The Ill-Paid Should Not be Guardians of Antiquities

On paper, the rules for tourists at Luxor's famed Valley of Kings seem pretty strict.  No photos inside or outside the tombs, no speaking or even fast walking inside, and definitely no touching of any walls.  The reason is plain and simple: after 3000 years sealed underground, the world is lucky to just see the colorful wall painting of the royal tombs at all; the paintings are so fragile that anything that can possibly damage it must be avoided.  The strict rules, at least in theory, are the main ways to keep the paintings alive for posterity while keeping the tourists coming.

In practice, however, the rules are routinely ignored.  The guards of the individual tombs lurk around the few foreign visitors, discreetly telling them "loopholes" to the rules.  Looking around to make sure their managers are not looking, the guards make hand gestures of money, followed by another for taking pictures.  The interpretation is straightforward, "hand over cash, and the rules mean nothing."  Tourists (the author included), so willing to leave some permanent photographic evidence of their visits, are only too willing to hand over cash to the guards.

Apparently things were not always this way.  On the horse carriage ride in town, the author's driver was talking about good business "before."  "Business was so good before, that there was no need to hassle around tourists like now, just wait and people come," he would lament, "now even feeding the horse is a problem."  By "before," he meant the Egyptian Revolution some five years ago.  In the process of overthrowing President Hosni Mubarak, the biggest victim of the process was the previously bustling tourism industry.

With international travelers (and their governments) quick to label the country "too dangerous to travel," arrivals tanked and have yet to recover to anything close to pre-Revolution levels.  The result is steep decrease in income for those who are dependent on influx of tourist money, much like the guards at the Valley of Kings and the horse-carriage drivers on the streets.  For the few tourists that do come though, it means more unpleasant, persistent, and aggressive hassling for money, but it also means much cheaper tourist services.

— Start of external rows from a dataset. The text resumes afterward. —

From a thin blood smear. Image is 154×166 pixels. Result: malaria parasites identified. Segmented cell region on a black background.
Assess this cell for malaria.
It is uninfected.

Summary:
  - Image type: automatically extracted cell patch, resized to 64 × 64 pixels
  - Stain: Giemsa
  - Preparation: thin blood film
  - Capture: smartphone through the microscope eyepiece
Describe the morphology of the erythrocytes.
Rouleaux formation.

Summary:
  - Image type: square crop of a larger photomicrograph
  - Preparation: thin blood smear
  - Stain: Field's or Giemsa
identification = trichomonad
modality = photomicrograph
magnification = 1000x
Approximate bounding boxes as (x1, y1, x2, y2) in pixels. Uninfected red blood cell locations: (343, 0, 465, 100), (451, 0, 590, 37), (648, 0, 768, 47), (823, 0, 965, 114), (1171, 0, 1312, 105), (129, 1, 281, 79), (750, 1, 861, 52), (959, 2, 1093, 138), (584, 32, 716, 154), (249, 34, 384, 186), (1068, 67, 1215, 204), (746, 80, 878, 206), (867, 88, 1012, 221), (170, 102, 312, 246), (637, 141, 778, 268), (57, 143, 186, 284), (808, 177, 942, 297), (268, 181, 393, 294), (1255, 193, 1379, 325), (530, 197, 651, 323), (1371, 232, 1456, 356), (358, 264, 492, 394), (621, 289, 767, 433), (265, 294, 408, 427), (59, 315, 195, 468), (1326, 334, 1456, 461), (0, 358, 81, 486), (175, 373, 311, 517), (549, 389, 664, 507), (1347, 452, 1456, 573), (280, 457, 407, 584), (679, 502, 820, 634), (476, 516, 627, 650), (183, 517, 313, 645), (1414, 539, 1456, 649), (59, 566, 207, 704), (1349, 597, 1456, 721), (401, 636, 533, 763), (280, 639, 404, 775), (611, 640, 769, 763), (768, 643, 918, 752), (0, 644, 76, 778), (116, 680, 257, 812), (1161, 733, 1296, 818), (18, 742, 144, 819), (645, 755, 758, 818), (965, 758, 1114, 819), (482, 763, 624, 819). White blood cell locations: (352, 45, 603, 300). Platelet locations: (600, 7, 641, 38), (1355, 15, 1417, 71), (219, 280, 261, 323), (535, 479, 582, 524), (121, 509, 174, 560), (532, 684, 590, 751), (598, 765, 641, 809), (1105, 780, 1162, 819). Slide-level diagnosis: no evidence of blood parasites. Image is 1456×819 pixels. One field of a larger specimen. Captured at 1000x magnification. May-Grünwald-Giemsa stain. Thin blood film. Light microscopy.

With such changes on the ground, both the tourists and the tourism resources suffer.  For tourists, the townsfolk of the tourism-based town seem so much more desperate, chasing after travelers with tales of misfortune about how families go unfeed and no better opportunities for earning money.  No one likes being pushed to part with their money, whether it be unwanted services being forced onto them or sad stories locals tell that completely destroy the happy mood of travels.  Words of mouth cannot possibly be good, and more tourists will probably stay away even if they think Luxor is safe.

But what is worse is the damage done to the physical sites themselves.  The ancient leftovers, the temples, the tombs, and monuments of a glorious pharoahic era, are the only thing that distinguish Luxor from all the other agriculture-based towns of the Nile Valley in Upper Egypt.  It is the source of the town's relative wealth and continued potential to become wealthier in the future generations as the country become more stable while more and more of world populations will be able to afford international travels.

When the local population receive bribes and intentionally turn a blind eye to tourists damaging the historical sites, they are simply trading future sustainability of the town as a center for global tourism for meager incomes in the short term.  Some tourists, especially the Chinese ones that will only show up to a certain destination once in their lifetimes, have no qualms about destroying local sites for their personal enjoyment.  Once more of these people decide to show up with their happy-to-bribe, happy-to-destroy attitude, it will be beginning of the end for Luxor as an important historical destination.

It is all the more unfortunate, though, when one considers the sheer effort developing countries have been put into getting back national treasures from Western colonizers who pillaged them for their respective national museums.  It is the actions of the guards that vindicate Western suspicion that developing countries cannot keep these treasures in good conditions.  Indeed, the task of saving history for future generations cannot be left to those who can barely feed themselves today.  For them, a 3000-year-old tomb is just a building, something worthy of sacrifice to ensure that their families can survive now.